For state agencies, websites and social media records are scheduled in the Functional Schedule for North Carolina State Agencies in records retention schedule “15. Public Relations,” available at https://archives.ncdcr.gov/public-relations.

RC No. 1515 Social Media and Websites identifies three possible retentions for state agency web and social media content:

Screenshot of rule 1515 from the State Agency Functional Schedules which deals with social media

Note that “social media sites and other websites that have historical content” are scheduled as permanent records, but an appraisal step is required to determine whether the State Archives will collect the content or the agency will be responsible for maintaining its social media and website records in office. 

Routine social media records have a 5-year retention, and records produced during planning and executing social media activities may be destroyed once they are superseded or obsolete. 

The Government Records Section has developed and is in the process of expanding a set of social media appraisal criteria and an accompanying workflow to identify social media of enduring value. This is particularly important for social media accounts that cannot be captured via Archive-It (i.e., X (Twitter), Facebook) because our account with the platform for social media capture, ArchiveSocial, has limited storage space. In general, the criteria follow the guidance provided in the Functional Schedule “Overview” document’s section titled “Historical Value.” 

A list of records analysts and the agencies they work with is available on the State Archives of North Caroline website.
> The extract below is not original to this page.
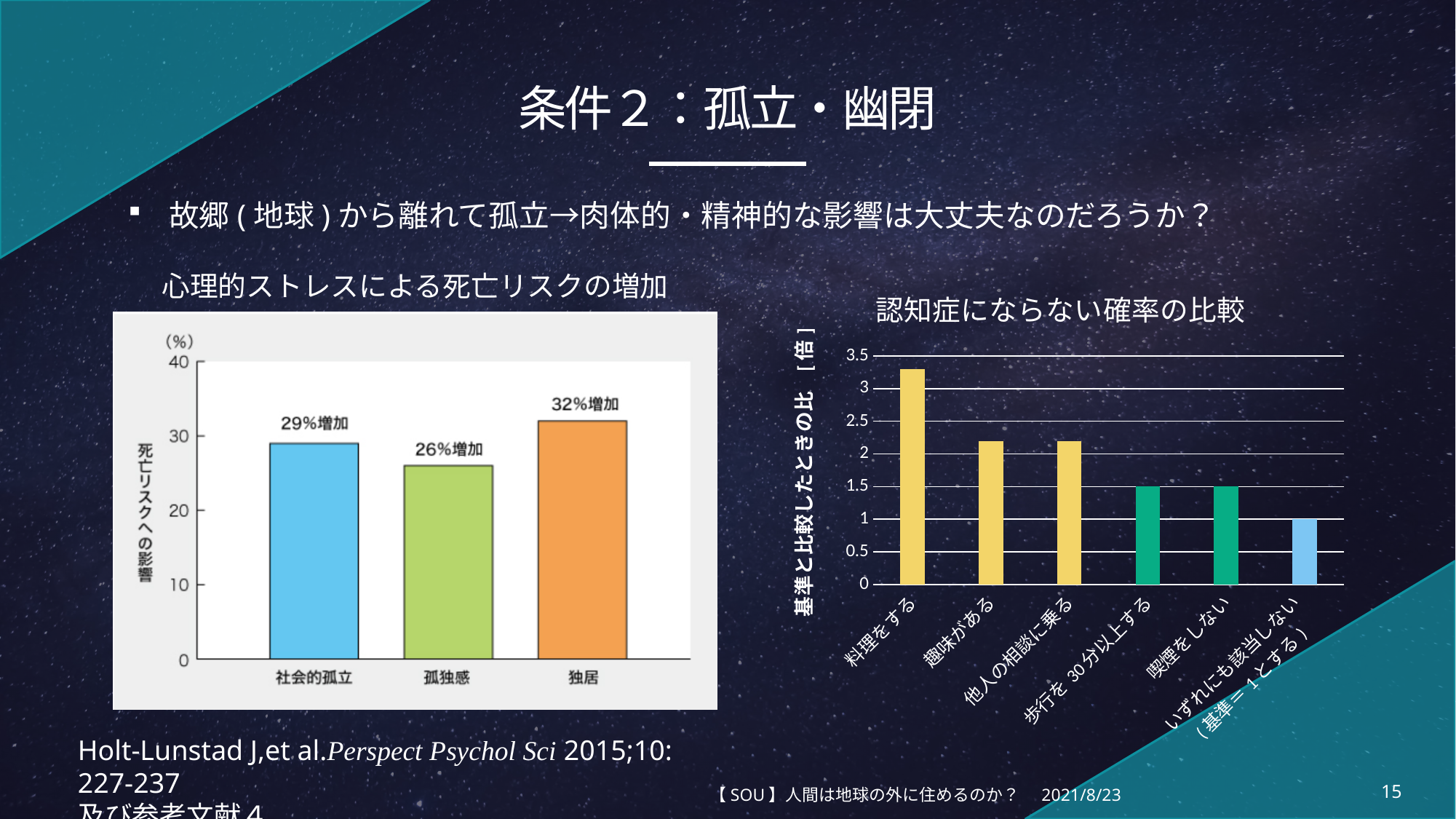
What kind of chart is the right chart (認知症にならない確率の比較)? bar chart On the right chart (認知症にならない確率の比較), what is the value for いずれにも該当しない? 1 On the right chart (認知症にならない確率の比較), which category has the highest value? 料理をする On the right chart (認知症にならない確率の比較), how many categories are shown? 6 On the left chart (心理的ストレスによる死亡リスクの増加), what is the difference between the values for 独居 and 孤独感? 6% On the left chart (心理的ストレスによる死亡リスクの増加), which category has the lowest value? 孤独感 On the left chart (心理的ストレスによる死亡リスクの増加), which category has the highest value? 独居 On the right chart (認知症にならない確率の比較), what is the value for 歩行を30分以上する? 1.5 On the left chart (心理的ストレスによる死亡リスクの増加), how many categories are shown? 3 On the left chart (心理的ストレスによる死亡リスクの増加), what is the value shown for 独居? 32%増加 On the left chart (心理的ストレスによる死亡リスクの増加), what is the value shown for 社会的孤立? 29%増加 On the right chart (認知症にならない確率の比較), is the value for 料理をする greater or less than 3? greater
Likely because your accounts are being archived through ArchiveSocial and something has changed, either your password(s) and/or the person managing your accounts. Changes like that can break ArchiveSocial's access to the backend of your accounts where archiving happens, meaning the accounts are no longer being archived. In those cases, someone from the State Archives will attempt to contact the person listed as managing your accounts. If we don't hear back from them, we will attempt to contact the Chief Records Officer (CRO) for the agency to update that information. If we do not hear back from the agency within two months, we will make the account inactive to free up space for collecting accounts that we do have access to archive. The previously archived information for the accounts will still remain in the archives. If we have open space to offer, accounts can be reconnected at a later date.